Copy out every line exactly, passing over the pictures.

Recorded data
____

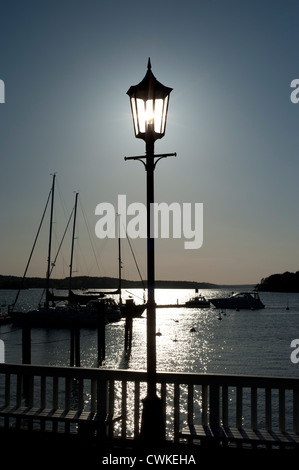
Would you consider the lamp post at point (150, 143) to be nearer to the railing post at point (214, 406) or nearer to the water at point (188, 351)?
the railing post at point (214, 406)

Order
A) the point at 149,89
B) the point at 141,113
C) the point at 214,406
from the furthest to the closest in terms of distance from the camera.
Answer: the point at 214,406 < the point at 141,113 < the point at 149,89

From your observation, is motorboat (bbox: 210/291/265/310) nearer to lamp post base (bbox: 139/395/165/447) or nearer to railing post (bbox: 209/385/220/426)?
Answer: railing post (bbox: 209/385/220/426)

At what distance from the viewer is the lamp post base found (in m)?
6.70

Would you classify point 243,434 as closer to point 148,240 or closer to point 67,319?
point 148,240

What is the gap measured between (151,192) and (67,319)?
65158mm

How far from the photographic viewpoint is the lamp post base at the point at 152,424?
6699 mm

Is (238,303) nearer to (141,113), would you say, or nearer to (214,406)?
(214,406)

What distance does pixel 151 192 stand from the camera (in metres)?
7.16

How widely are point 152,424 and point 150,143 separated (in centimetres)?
376

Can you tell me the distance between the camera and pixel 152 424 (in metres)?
6.79
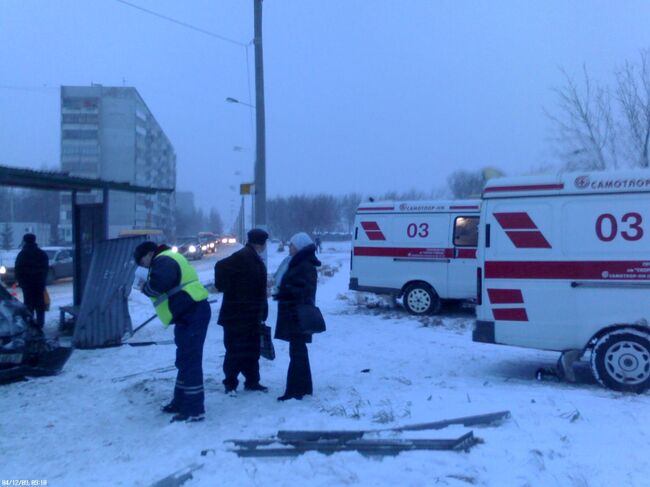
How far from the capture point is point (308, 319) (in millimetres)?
7098

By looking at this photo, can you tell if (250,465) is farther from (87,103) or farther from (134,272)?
(87,103)

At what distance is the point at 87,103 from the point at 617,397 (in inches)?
1377

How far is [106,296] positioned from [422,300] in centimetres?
708

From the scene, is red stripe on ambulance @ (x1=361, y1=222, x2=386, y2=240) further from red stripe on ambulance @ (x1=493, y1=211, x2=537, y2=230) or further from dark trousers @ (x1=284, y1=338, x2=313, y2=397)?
dark trousers @ (x1=284, y1=338, x2=313, y2=397)

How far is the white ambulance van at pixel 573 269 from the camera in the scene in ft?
25.5

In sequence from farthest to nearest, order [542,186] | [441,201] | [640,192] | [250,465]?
1. [441,201]
2. [542,186]
3. [640,192]
4. [250,465]

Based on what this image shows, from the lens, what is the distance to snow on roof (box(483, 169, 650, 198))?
786 cm

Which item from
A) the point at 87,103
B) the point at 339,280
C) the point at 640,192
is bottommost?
the point at 339,280

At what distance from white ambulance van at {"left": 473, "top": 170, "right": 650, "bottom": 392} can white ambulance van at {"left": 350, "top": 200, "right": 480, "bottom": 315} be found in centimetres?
594

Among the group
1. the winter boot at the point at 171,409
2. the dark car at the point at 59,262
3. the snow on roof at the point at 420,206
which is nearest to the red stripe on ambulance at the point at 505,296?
the winter boot at the point at 171,409

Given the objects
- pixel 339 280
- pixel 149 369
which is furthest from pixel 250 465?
pixel 339 280

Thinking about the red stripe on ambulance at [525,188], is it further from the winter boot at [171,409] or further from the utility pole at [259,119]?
the utility pole at [259,119]

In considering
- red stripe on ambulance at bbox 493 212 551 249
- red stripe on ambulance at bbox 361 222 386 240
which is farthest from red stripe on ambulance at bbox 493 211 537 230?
red stripe on ambulance at bbox 361 222 386 240

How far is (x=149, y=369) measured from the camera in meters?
8.75
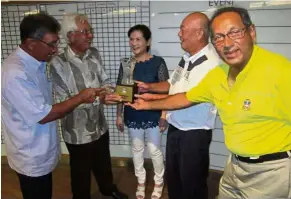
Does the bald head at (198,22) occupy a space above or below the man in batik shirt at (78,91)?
above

____

THE SOLUTION:
Would you consider the lamp post at point (150, 143) to be nearer to the railing post at point (214, 406) or nearer to the water at point (188, 351)?
the railing post at point (214, 406)

Order
A) the point at 149,89
B) the point at 141,113
C) the point at 214,406
from the furthest to the closest in terms of distance from the camera.
Answer: the point at 214,406 < the point at 141,113 < the point at 149,89

From your observation, is motorboat (bbox: 210/291/265/310) nearer to lamp post base (bbox: 139/395/165/447) or nearer to railing post (bbox: 209/385/220/426)?
Answer: railing post (bbox: 209/385/220/426)

At what distance from the viewer is the lamp post base found (in m)?
6.70

Would you classify point 243,434 as closer to point 148,240 or closer to point 67,319?
point 148,240

What is the gap measured between (151,192) and (67,319)?
65158mm

How far from the photographic viewpoint is the lamp post base at the point at 152,424?
6699 mm

Is (238,303) nearer to (141,113), would you say, or nearer to (214,406)?
(214,406)

What distance does pixel 151 192 stand from the camera (in metres)?
7.16

How widely are point 152,424 and point 150,143 separated (in centimetres)?
376

Can you tell me the distance between the camera and pixel 152 424 (in metres)?
6.79
How far from the capture point is point (308, 319) (in millimetres)?
7098

By looking at this photo, can you tell if (250,465) is farther from (87,103) or farther from (134,272)?
(87,103)

At what distance is the point at 87,103 from the point at 617,397 (in inches)?
1377

How far is [106,296] positioned from [422,300] in centimetres?
708

From the scene, is red stripe on ambulance @ (x1=361, y1=222, x2=386, y2=240) further from red stripe on ambulance @ (x1=493, y1=211, x2=537, y2=230) or further from dark trousers @ (x1=284, y1=338, x2=313, y2=397)?
dark trousers @ (x1=284, y1=338, x2=313, y2=397)

How far is the white ambulance van at pixel 573 269 from the camera in the scene in ft?
25.5

In sequence from farthest to nearest, order [542,186] | [441,201] | [640,192] | [250,465]?
1. [441,201]
2. [542,186]
3. [640,192]
4. [250,465]

Based on what this image shows, from the lens, what is the distance to snow on roof (box(483, 169, 650, 198))?
786 cm

Which item from
A) the point at 87,103
B) the point at 339,280
C) the point at 640,192
is bottommost?
the point at 339,280

At what distance from white ambulance van at {"left": 473, "top": 170, "right": 650, "bottom": 392} can white ambulance van at {"left": 350, "top": 200, "right": 480, "bottom": 315} be found in centimetres?
594

Among the group
1. the winter boot at the point at 171,409
2. the dark car at the point at 59,262
3. the snow on roof at the point at 420,206
which is nearest to the red stripe on ambulance at the point at 505,296?
the winter boot at the point at 171,409

Given the objects
- pixel 339 280
- pixel 149 369
which is furthest from pixel 250 465?
pixel 339 280

Thinking about the red stripe on ambulance at [525,188], is it further from the winter boot at [171,409] or further from the utility pole at [259,119]?
the utility pole at [259,119]

In considering
- red stripe on ambulance at bbox 493 212 551 249
- red stripe on ambulance at bbox 361 222 386 240
which is farthest from red stripe on ambulance at bbox 493 211 537 230?
red stripe on ambulance at bbox 361 222 386 240

How far is (x=149, y=369) measured from the camera in meters?
8.75
Does the bald head at (198,22) occupy a space above or below the man in batik shirt at (78,91)?
above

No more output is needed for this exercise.